As I write, I’m still waiting for some resolution on the issue we face with our website. But even as I work in the confines of this world with its broken systems and deal with how my “work” may not come to fruition, I have also been comforted that God’s work will accomplish its purposes. The important things in life will be accomplished in God’s time, by God’s power. Later on in the book of Isaiah, when things seem dire and hopeless, the prophet writes words of comfort to God’s people to point them to what is to come. In Isaiah 55:1-3, God calls His people who are poor and downtrodden to come, and He will provide for a people who have no money or ability to provide for or save themselves. The comfort comes in learning that God’s Word will accomplish God’s purposes and will prosper in what He sends it to do (Isa 55:10–11).

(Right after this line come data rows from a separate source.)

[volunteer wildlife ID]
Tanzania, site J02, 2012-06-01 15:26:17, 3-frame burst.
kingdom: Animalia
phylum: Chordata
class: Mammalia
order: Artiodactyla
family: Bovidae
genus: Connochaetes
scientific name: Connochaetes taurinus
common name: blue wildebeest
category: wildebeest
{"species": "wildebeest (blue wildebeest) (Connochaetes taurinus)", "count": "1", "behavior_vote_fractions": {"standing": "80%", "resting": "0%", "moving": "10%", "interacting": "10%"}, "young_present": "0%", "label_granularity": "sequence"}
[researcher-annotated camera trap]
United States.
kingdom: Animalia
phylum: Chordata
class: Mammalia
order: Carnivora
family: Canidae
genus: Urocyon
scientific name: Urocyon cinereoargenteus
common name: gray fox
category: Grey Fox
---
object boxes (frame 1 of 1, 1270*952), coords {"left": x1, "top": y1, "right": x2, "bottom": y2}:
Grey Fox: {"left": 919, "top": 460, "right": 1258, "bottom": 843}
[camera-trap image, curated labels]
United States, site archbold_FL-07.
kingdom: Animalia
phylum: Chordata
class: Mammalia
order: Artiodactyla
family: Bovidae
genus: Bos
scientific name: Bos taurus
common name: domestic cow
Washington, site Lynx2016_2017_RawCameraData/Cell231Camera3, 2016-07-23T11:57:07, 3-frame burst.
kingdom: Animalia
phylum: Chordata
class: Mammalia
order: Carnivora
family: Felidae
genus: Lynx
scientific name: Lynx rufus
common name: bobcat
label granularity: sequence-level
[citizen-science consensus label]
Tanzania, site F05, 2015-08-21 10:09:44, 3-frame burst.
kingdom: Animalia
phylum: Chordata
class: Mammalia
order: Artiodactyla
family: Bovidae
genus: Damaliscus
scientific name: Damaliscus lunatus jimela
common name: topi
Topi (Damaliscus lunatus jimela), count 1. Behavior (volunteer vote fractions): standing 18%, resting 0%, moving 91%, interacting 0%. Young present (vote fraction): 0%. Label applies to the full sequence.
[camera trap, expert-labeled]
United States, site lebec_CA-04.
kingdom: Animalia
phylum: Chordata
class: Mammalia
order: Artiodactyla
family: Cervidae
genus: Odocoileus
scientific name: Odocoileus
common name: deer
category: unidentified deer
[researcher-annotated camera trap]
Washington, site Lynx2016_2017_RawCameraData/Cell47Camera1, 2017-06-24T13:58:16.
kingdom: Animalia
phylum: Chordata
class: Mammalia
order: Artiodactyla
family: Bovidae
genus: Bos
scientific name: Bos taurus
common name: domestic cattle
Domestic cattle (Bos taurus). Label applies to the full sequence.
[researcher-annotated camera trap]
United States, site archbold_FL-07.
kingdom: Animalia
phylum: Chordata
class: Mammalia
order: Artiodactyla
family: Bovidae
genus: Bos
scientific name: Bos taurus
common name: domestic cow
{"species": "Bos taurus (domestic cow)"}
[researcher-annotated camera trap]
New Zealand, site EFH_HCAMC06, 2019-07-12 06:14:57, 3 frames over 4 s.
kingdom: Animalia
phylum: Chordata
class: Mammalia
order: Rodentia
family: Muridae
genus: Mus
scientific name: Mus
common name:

Our works and words do not have this power, but God can do it! His Word created all things. His Word brings forth life. After all, “all Scripture is breathed out by God and profitable for teaching, for reproof, for correction, and for training in righteousness, that the man of God may be complete, equipped for every good work. (2 Tim 3:16)”.

What are you waiting for? What is your waiting like? Let us wait with hope and be grounded in His Word, as we trust that God is working in the world and in our lives.